Refrigerate for five minutes or so and enjoy. You'll get around 20 grams of protein per slice if you eat a big honkin' slice like me.
Ideas and Options
Truly endless options here once you get the base recipe down. Here's a few:
• You have two ways to make this into a totally different pie: Change the Metabolic Drive flavor and change the pudding mix flavor.
Try white chocolate pudding mix and vanilla Metabolic Drive.
The vanilla protein works with any pudding powder really: pistachio, butterscotch, lemon, etc. You can also use banana cream or strawberry Metabolic Drive with vanilla pudding. Top it with walnuts and fresh sliced banana or strawberry. Top a vanilla pie with a cookie dough Metabolic Drive bar for even more variety.
• Use two scoops of Metabolic Drive for a thicker, cheesecake-like texture. Use one scoop for a lighter, fluffier texture.
• Want to add some fiber? Toss in a serving of Benefiber or Fibersure, both gritless fiber supplements.
• Want to maximize the chocolaty goodness? Pour some Smuckers sugar-free hot fudge topping into a squeeze bottle and drizzle over the top.

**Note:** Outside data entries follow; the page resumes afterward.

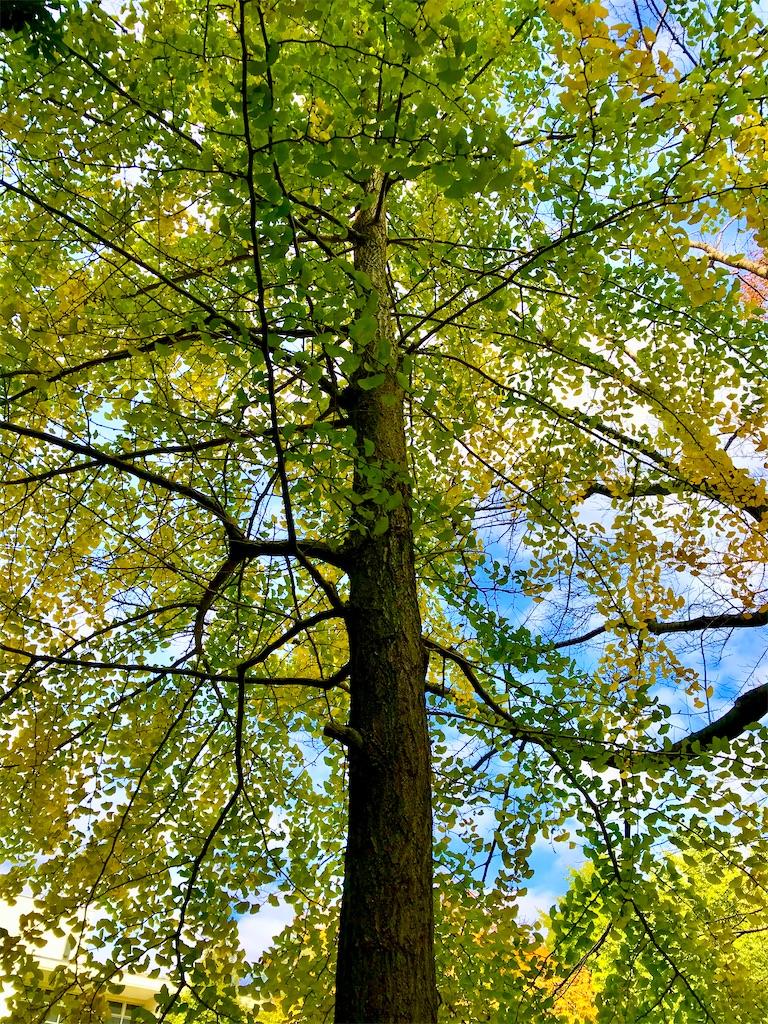 黄色い紅葉と青い空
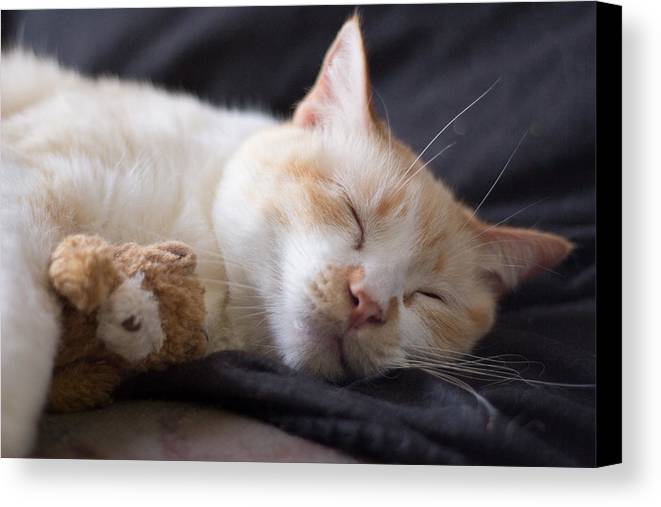 Siamese Canvas Print featuring the photograph Nap Time by Kittysolo Photography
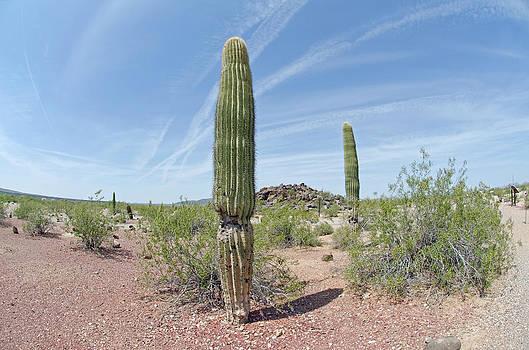 Margaret Pitcher - Desert Monument
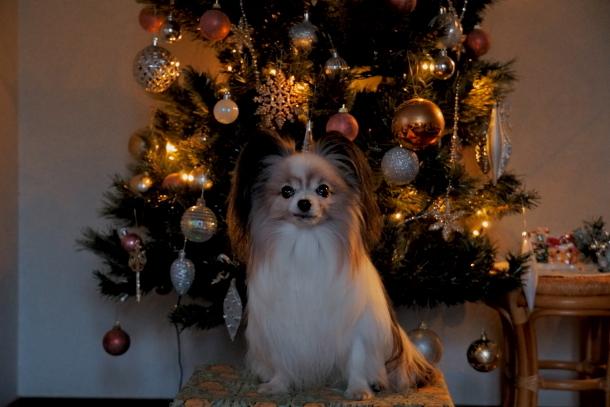 クリスマスツリー ソニー00064563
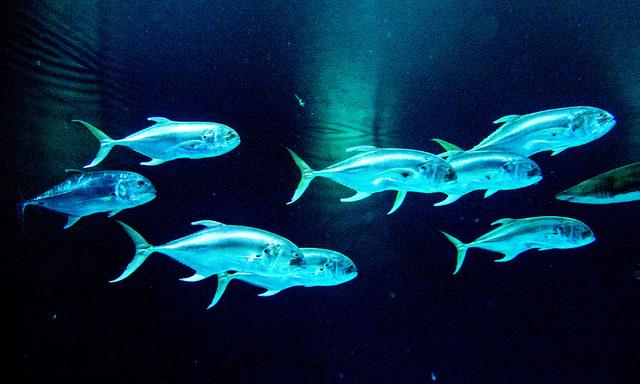 Crevalle jacks are seen at the Shark Reef aquarium in the Mandalay Bay hotel-casino in Las Vegas, Tuesday, Nov. 5, 2013. (Jerry Henkel/Las Vegas Review-Journal)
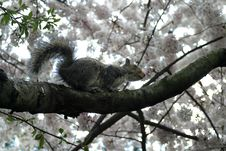 Free Squirrel In Tree Stock Photos - 1447693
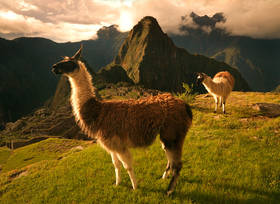llama,machu picchu,sunset,inca,lost city,ancient ruins, peru,lost civilization,empire
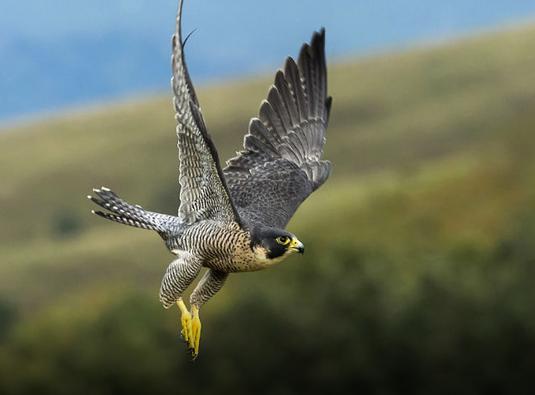 Wanderfalke schnellster Vogel der Welt mit über 300 km/h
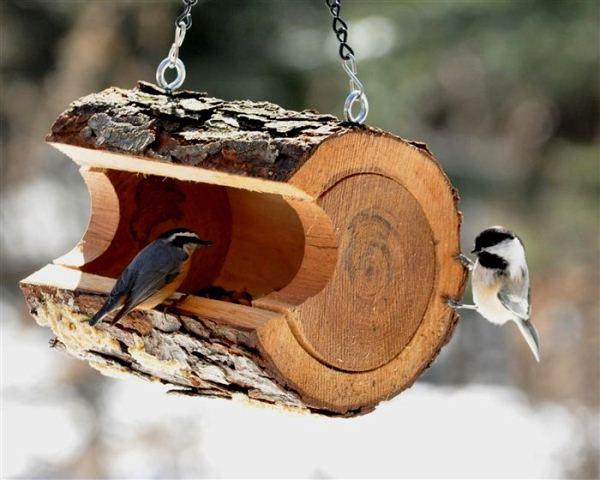 птиц для кормушка руками своими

• Want to lower the calories even more? Skip the Cool Whip on top. Use only the half-tub in the filling.
• Really like those Metabolic Drive bar chunks? Then along with the one you add on the top, go ahead and mix another in when you're whisking the filling.
• Okay, the reduced-fat graham cracker crust ain't exactly a health food; it's just cutting the calories a little compared to a regular crust. It's a "better bad" food. Not great, but better. If you're on a stricter diet plan, just ditch the crust. Pour the filling into a bowl or glass and top with a shot of fat-free whipped cream (only 5 calories) and a sprinkle of walnuts.
There, a sweet dessert that won't turn you into a wheezing land whale. How 'bout that?
Refined Beer-Can Chicken
We've shared this little trick with you before – simply shove a half a can of beer up a chicken's body cavity and pop him in the oven or on the grill. The beer steams the chicken from the inside and the oven browns and crisps the skin beautifully (if your diet allows for a little skin eating).
Here's a refined version and some cool new options:
Red Wine Chicken
Whole chicken, neck or giblets removed
Low-calorie herb/spice rub of choice, or just kosher salt and pepper
1 small avocado
About 8 oz of red wine
A beer or soda can with the top cut off. (A manual can opener works well for this.)
A Chick-Can rack
Pan or pie tin to catch drippings
1. Pre-heat oven to 350.
2. Rinse chicken inside and out. Pat dry with paper towel.
3. Cover the chicken inside and out with a low-calorie or no-calorie rub. Pull back the skin a little and add rub (or just salt and pepper) in there as well.
4. Fill the can halfway up with red wine and place inside Chick-Can rack. You can of course do this without the rack, which runs about 6 or 7 bucks, and just balance it, but once you've had a chicken fall over in your oven and make a mess, you'll probably want to invest in the rack.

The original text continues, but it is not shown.